The Bisti Badlands are located in the four corners area of New Mexico south of Farmington off of Hwy 371. The Bisti’s have been #1 on my bucket list for many years, but for different reasons we haven’t been able to go until now. You can look at photos and watch YouTube videos but there is nothing like seeing this landscape in person that makes you feel transported into another place and time. Much of the landscape appears black and white or sepia tone. It’s dry and desolate and the heat becomes a factor much of the afternoon so hiking in this area is best in the mornings. We carried several bottles of water with us knowing that there were no water stations to refill our bottles. The area is 45,000 acres and 60 square miles so unless you have an idea where to go, you could wander for hours. We did our research and decided we needed a GPS to coordinate areas and also keep track of our path because there are no trails and many of the footprints are blown away with the wind. We parked at the south parking lot and entered our coordinates into our GPS with 3 areas that we wanted to see; the Wings, Cracked Eggs and the Petrified Logs. We made it to those areas but we were also lured into other areas that we wanted to explore. There’s just so much to see, much more than we could even imagine in the few hours we were there. I hope you can imagine being transported to this enchanted land that was shaped by time and mother nature!

== Challenges ==
A - For each statement, say whether the passage about the Bisti Badlands agrees with it, answering yes or no and quoting the deciding words: (i) the area covers 45,000 acres; (ii) water stations in the area allowed bottles to be refilled; (iii) the visitors parked at the north parking lot.
B - Count the lines of the listing that contain the word "where" and give only that number.
The passage and the listing are unrelated to each other.

== Data for processing ==
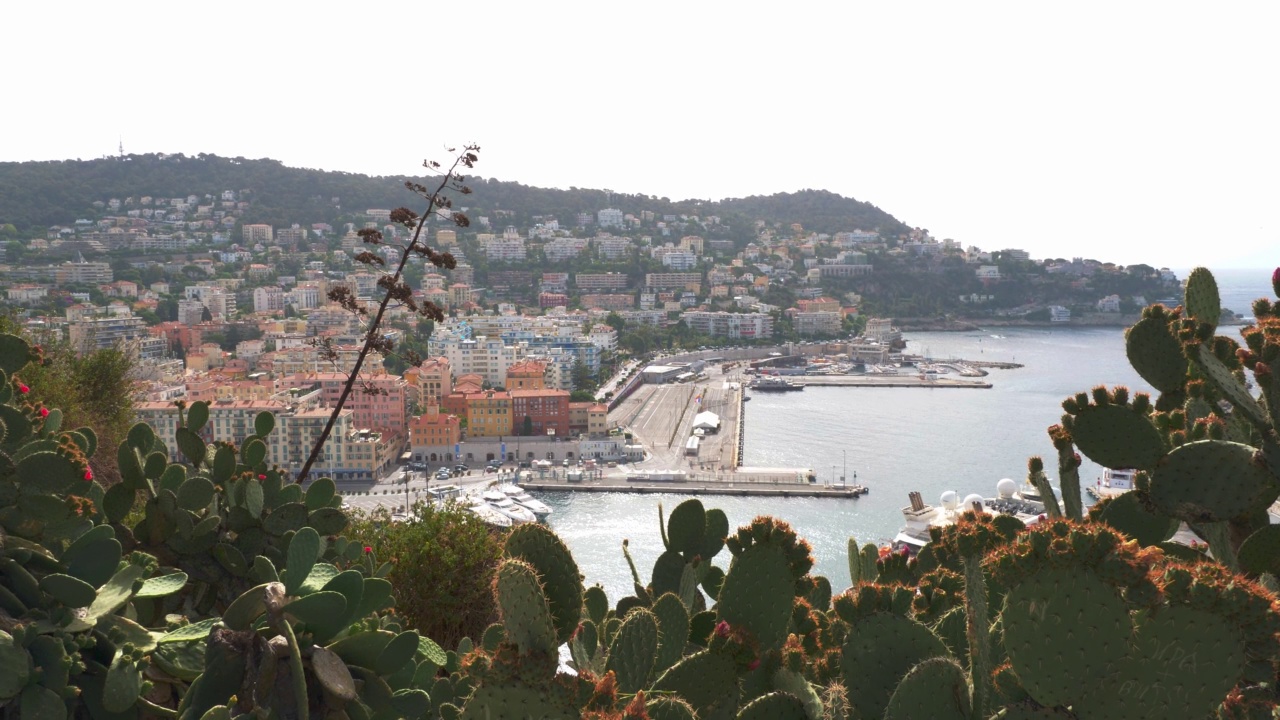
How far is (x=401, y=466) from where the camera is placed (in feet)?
58.9

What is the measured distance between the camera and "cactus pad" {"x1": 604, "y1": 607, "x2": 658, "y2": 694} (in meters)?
0.97

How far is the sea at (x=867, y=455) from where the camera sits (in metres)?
12.7

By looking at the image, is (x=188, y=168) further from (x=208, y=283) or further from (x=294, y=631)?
(x=294, y=631)

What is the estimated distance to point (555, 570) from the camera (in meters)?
0.86

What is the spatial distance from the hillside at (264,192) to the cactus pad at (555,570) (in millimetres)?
45674

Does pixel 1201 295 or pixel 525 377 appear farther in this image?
pixel 525 377

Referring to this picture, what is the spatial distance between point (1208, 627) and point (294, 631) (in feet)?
2.66

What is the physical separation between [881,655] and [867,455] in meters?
17.6

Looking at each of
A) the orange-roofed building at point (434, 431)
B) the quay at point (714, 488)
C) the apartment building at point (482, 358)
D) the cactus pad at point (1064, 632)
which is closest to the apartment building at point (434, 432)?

== Answers for this exercise ==
A -
(i) Yes: "The area is 45,000 acres and 60 square miles"
(ii) No: "there were no water stations to refill our bottles"
(iii) No: "We parked at the south parking lot"

B - 2